_DIRECTIONS_: Extend the conversation about cynicism and curiosity below, picking up after its last sentence.

_DOCUMENT SECTION_:

I think cynicism is really a powerful thing. It's powerful because it's the opposite of curiosity. It has the ability to dry it up very quickly. If we don’t channel our cynicism correctly, it also gives the veneer of intelligence and that's not going to work. We may be right about that's not going to work, but we are not right or know why it's not working. 

So, it gives this veneer of intelligence that may not actually be there and I think it too can be dangerous. I'm not saying there aren't things in the world to be cynical about, there are plenty and we can talk about those too. But I think that with the pendulum having swung in completely in the opposite direction, I'm hoping that there is an opportunity for us to be able to look at the world in new and to be able to say – and this is what I think the fields that are attached to design offer is the ability to say, “what could we do? How can we change and improve?”

 

David Dylan Thomas

It's funny because when I think about cynicism versus curiosity, I feel like there's a distinct lack of humility invested in cynicism because there's a certain degree to which the cynicism is saying, “I've seen this play before. I know what's going to happen and it's going to be bad. I don't need to be curious because I already know everything there is to know about this.” Whereas curiosity sort of suggests a more humble approach, “if I don't know all there is to about this, I'm going to ask questions.”

It's interesting because I was a techno-optimist in a big way. I think I had a very biased curiosity in that “tell me how technology will save us”, but there's an inherent assumption in there.

I was only curious if it was about the good things. I wasn't curious about the bad things. I feel like it's important to think about humility as undergirding some of these approaches in a way that they’re basically maximized for the best of both – the curiosity and the cynicism.

_PROVIDED INFORMATION_:
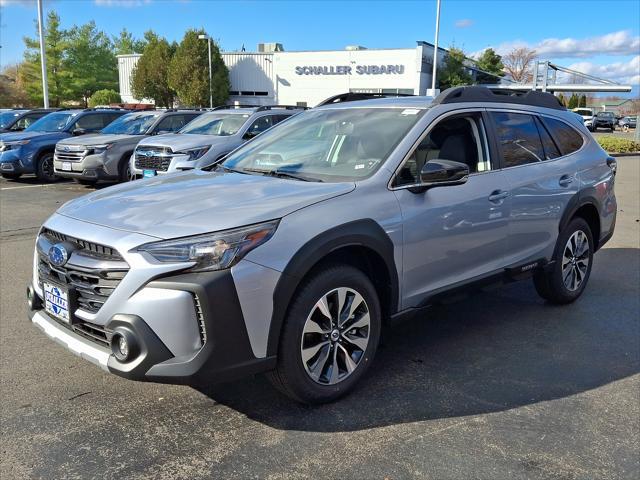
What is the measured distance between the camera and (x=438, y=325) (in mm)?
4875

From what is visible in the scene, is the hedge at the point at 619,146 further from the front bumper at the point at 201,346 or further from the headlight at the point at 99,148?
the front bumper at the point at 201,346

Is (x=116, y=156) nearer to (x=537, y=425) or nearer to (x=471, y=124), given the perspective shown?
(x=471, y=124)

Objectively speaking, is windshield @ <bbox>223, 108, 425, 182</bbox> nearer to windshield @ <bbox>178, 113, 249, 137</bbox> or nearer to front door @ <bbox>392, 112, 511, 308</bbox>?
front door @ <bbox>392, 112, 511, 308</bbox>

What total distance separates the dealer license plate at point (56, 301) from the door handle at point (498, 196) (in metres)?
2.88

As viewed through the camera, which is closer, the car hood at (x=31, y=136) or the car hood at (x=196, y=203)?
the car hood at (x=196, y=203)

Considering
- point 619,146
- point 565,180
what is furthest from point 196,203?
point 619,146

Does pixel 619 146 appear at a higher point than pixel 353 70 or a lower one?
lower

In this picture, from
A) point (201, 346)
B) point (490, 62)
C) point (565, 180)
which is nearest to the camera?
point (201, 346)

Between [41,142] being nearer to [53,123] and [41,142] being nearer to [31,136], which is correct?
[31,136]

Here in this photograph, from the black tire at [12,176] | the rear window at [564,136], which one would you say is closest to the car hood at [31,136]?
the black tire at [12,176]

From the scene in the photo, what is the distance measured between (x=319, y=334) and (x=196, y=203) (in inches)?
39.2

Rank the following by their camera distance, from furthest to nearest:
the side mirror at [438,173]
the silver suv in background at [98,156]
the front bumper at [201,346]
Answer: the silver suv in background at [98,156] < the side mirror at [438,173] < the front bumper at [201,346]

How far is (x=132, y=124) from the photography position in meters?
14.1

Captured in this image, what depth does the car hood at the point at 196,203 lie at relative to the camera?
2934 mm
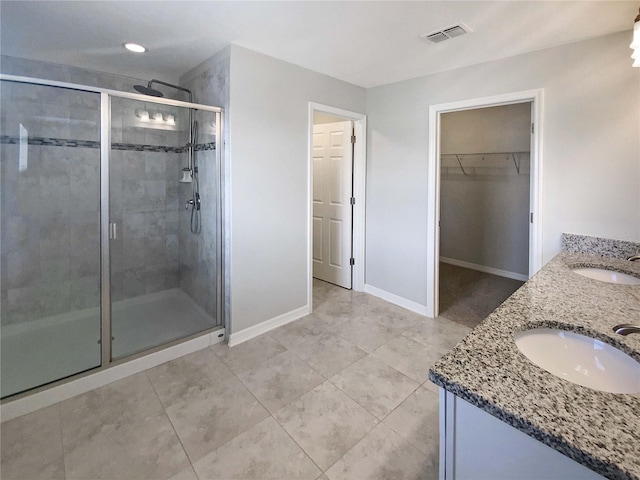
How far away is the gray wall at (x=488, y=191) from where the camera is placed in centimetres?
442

* * *

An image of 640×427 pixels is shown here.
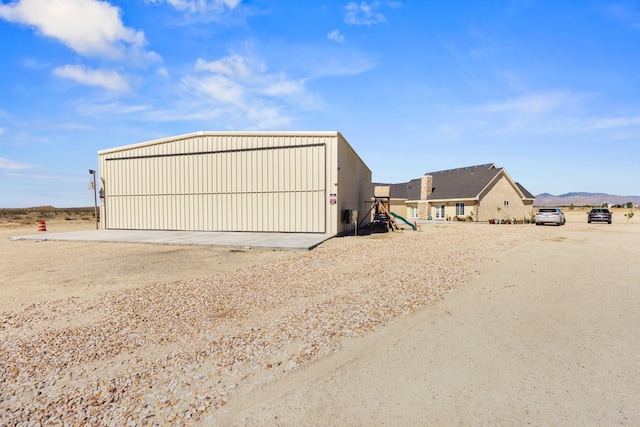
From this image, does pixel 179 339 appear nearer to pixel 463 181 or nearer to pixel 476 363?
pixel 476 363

_EXERCISE RESULT_:
Cassini Nazir

Yeah, and I'm guilty of something, when I talk about curiosity. I'm guilty of a positivism around it that I almost make it seem like it's this it's this inherently good thing. I need to take a more balanced approach to talk about it too, because curiosity is not just an individual phenomenon. Me turning on the gas and forgetting to turn it off affects not just me, but – and depending on where I live, not just the home that I'm in and not just the people there, but maybe even the entire block, my neighbors. The kid who turns on the gas, but forgets to turn it off or doesn't know how to and the ensuing events that happen afterwards, they affect us.

So there's inherently a social phenomenon attached to curiosity. We're not curious for ourselves, but the first person who looked at where a chicken egg comes from and said, “you know what? I will be the first person to crack that open, stick a fork in it and eat it.” They forever changed cuisines for the world. Just because they did it, it affected a lot of people. It's something that I need to be more balanced about whenever I talk. But I do think that a disciplined curiosity and curiosity – how you’re saying – connected to humility is so critical.

Humility is one of those assemblages, a balancing force, that I think is critical to design. Looking back at some of the literature on design – and I'm pointing at you IDEO!

There's this lack of humility. There's this hubris that, “you know what, I'm a designer, we solve problems and all it takes is one powerful “how might we…” statement and boom, we can solve your problems.”

Entrenched problems are not like that. Changing problems and cultures are not like that and I think we're at a place where people are starting to see the effects of the things, or the effects of the things that were built on those notions are starting to crumble. And maybe in their wake, we can build new things on top of it with more humility?

 

David Dylan Thomas

That’s kind of the interesting opportunity. There's that moment in the pandemic where everyone is saying, “Okay, when can we get back to normal?” Shortly followed by, “Should we get back to normal? Because normal wasn't really working for me.”

We're just starting to see some of those, I would say post-pandemic, but I’m not sure that's a thing, but later-stage pandemic moments of, “Hey, maybe we don't go back into the office. Maybe we rethink who we're even working for.”

To your point of these things that have been knocked down, like trust in approaches, like design thinking, we have the opportunity to replace them with indigenous ways of knowing. That's an interesting space. As destructive as it is because tearing down some of those ways of knowing also leads us to QAnon.

That’s completely a part of that conversation. It also leads to introducing space for, “Hey, here’s where people have been doing things for a millennia before we came along and fucked it up, and they survived much worse stuff than we've survived. So maybe we should be giving them a little more credit.”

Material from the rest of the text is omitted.